Computer-Based Head-to-Head Handicapping - Horse Racing Forum - PaceAdvantage.Com

InControlX · 10-31-2012, 12:47 PM

Several PA Users have posted some interesting theoretical approaches to computer-based handicapping. I think the willingness to share concepts and ideas is positive, and that we can to a certain extent help each other out without giving up secrets. Sometimes, though, I think the shared concepts are too vague to be of practical use and a more defined suggestion would be better. To that aim I will attempt to illustrate a simplified short version of a specific computer analysis technique I call "Head to Head" with which I've had good success. This technique utilizes no new age thought processes nor any artificial intelligence algorithms, but is more of a cookbook approach for a "test, verify, and validate" framework than a mysterious black box for selection.

If there is interest I will go into further detail, and yes, there is a lot more of detail.

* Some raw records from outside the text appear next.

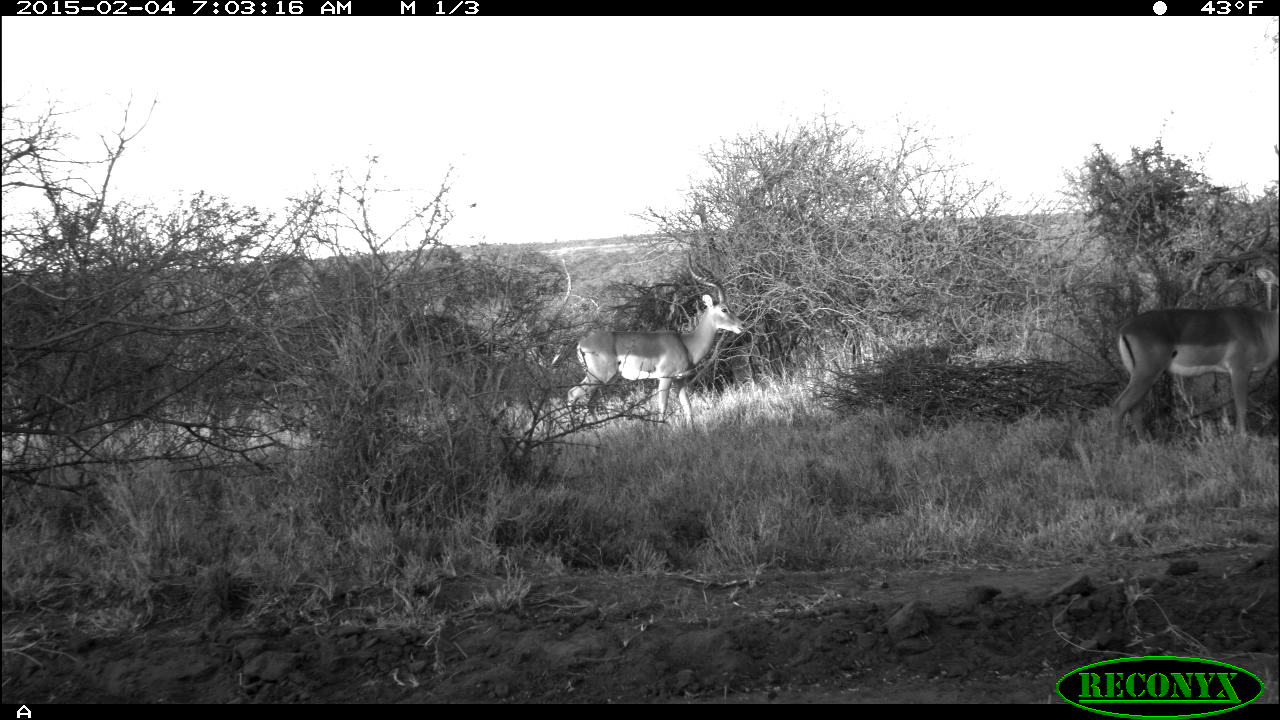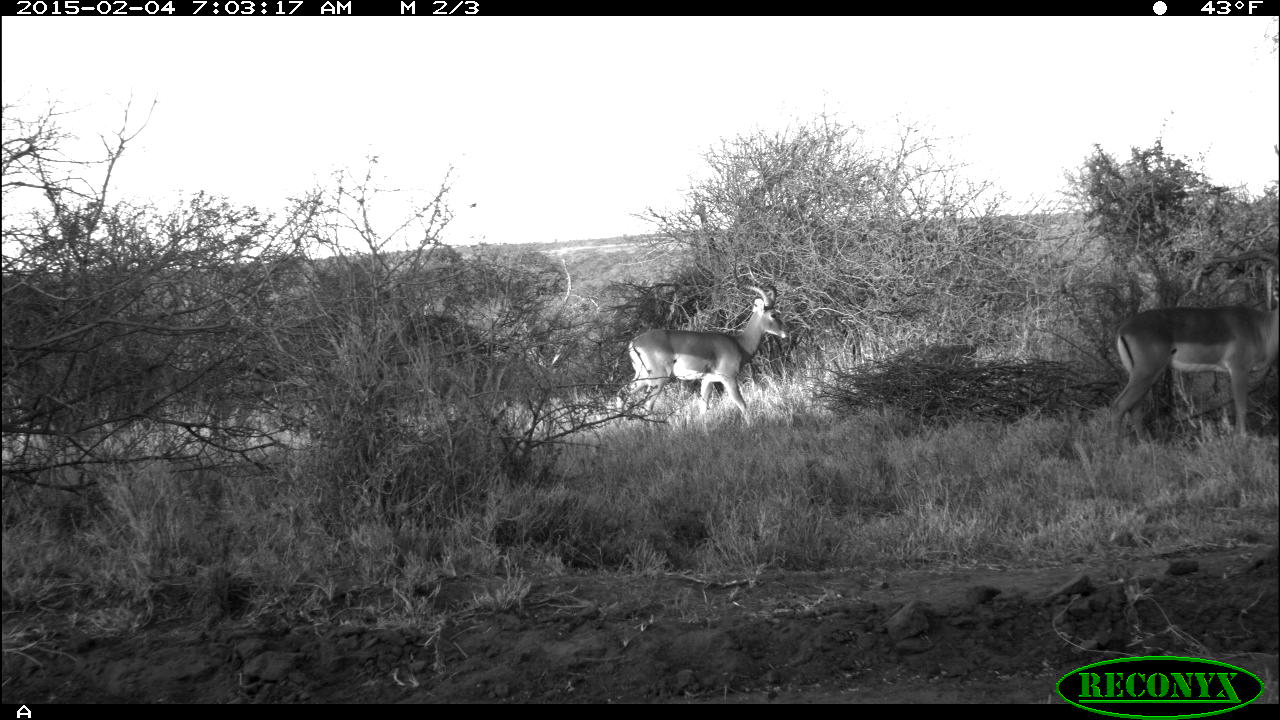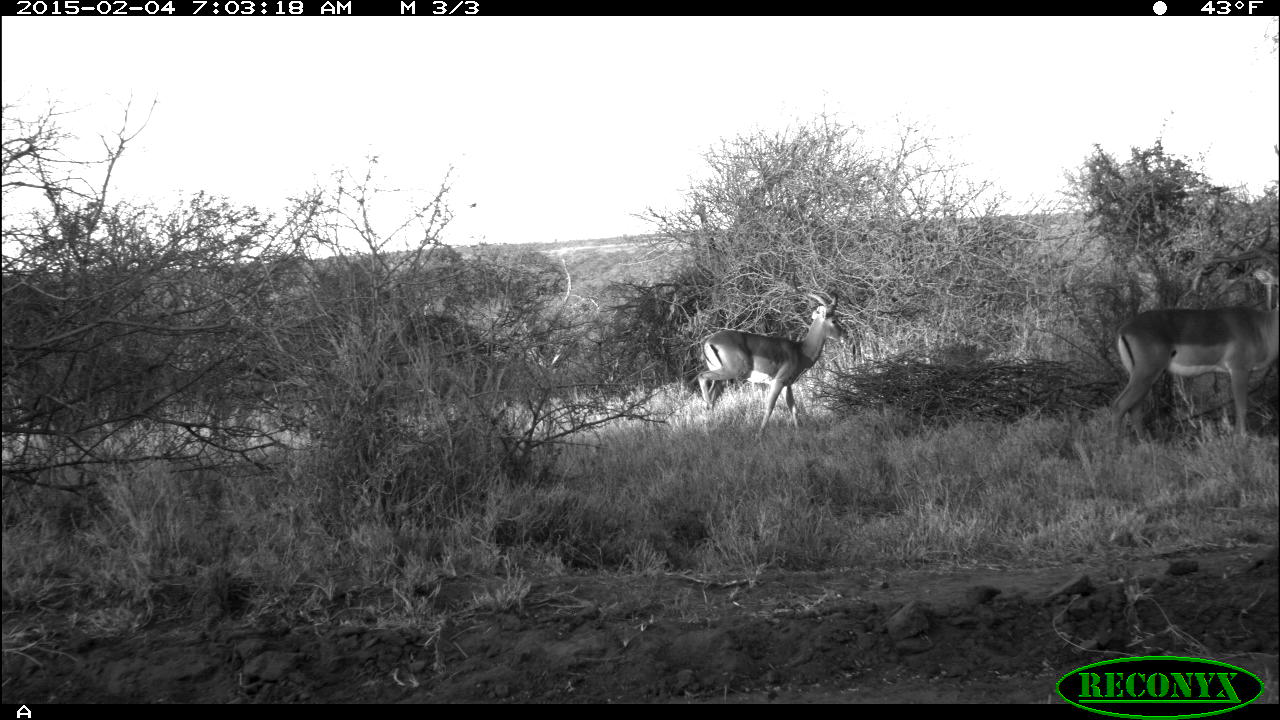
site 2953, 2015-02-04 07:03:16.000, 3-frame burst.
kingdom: Animalia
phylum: Chordata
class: Mammalia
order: Artiodactyla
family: Bovidae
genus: Aepyceros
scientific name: Aepyceros melampus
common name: impala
Aepyceros melampus (impala), count 3.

Disclaimers: Nothing is for sale here, nor will be. No guarantees. You might pitch your laptop against the wall in frustration if you attempt this. This is not claimed to be the best method ever nor the total solution to handicapping. You don't have to join a cult or go to grad school to try it. This is a method of handicapping, not a wagering strategy.

First, several things are needed to start:

1. Two years of delimited Chart Files.

2. The same two years of home made or purchased delimited Past Performance Files.

3. Visual Basic (VB) and good familiarity with its use. VB is not hard to learn.

4. A relatively modern laptop or desktop computer with 900+ GB hard drive

5. Eight to Twelve key independent handicapping Boolean Parameters of YOUR OWN DESIGN.

6. A LOT of free time.

The method described has only been possible on commercially available laptop and desk top personal computers the past eight or so years. Prior to that, the memory and speed requirements would bog down the machines. Perhaps future equipment advances will permit expansion of this process to larger arrays.

The basic Head to Head method is formulated around the concept that unlike Blackjack, Roulette, other games of chance and pure statistics, horse racing is a contest between competing entrant horses. I'm surprised how often this fact is ignored by approaches which import analysis methods from other studies. Playing cards don't compete to get to the top of the deck, have class levels, nor are (legally) manipulated by their owners.

Let's take a quick jump past 1 through 4 above, assume they are in hand or at least accessible, and delve into number 5.

If you've been at this game for awhile I'm sure you have some favorite things to see in an entry's past performances which indicate a good performance is pending under the right conditions. The key in setting up a Head to Head run is to define eight to twelve of them in Boolean (true/false) format. I am not going to divulge the parameters I use and I don't recommend you do either. What I suggest is that you plug YOUR favorites into the Head to Head and see what you discover. What has usually happened for me is finding that I have to refine my initial parameter list and start over. Although tedious, this eventually generates a proven handicapping approach after three to five trials. There is no rule that restricts you to eliminate pre-filters. If your best filters fit one particular class, say dirt routes, just run those. Note, however, that pre-filters will cut into your sample counts and if too restrictive will cause problems later. It's all a trade-off. You will note that this method does not pick spot plays, where a specific pattern is found which yields a high success rate, but rather finds races where the head-to-head competition stacks one entrant as a standout. In Head-to-Head analysis we automatically consider the strengths and weaknesses of all the entrants, not just the spot play pick. We also find the key combinations of Boolean Parameters that are best without having to guess ahead.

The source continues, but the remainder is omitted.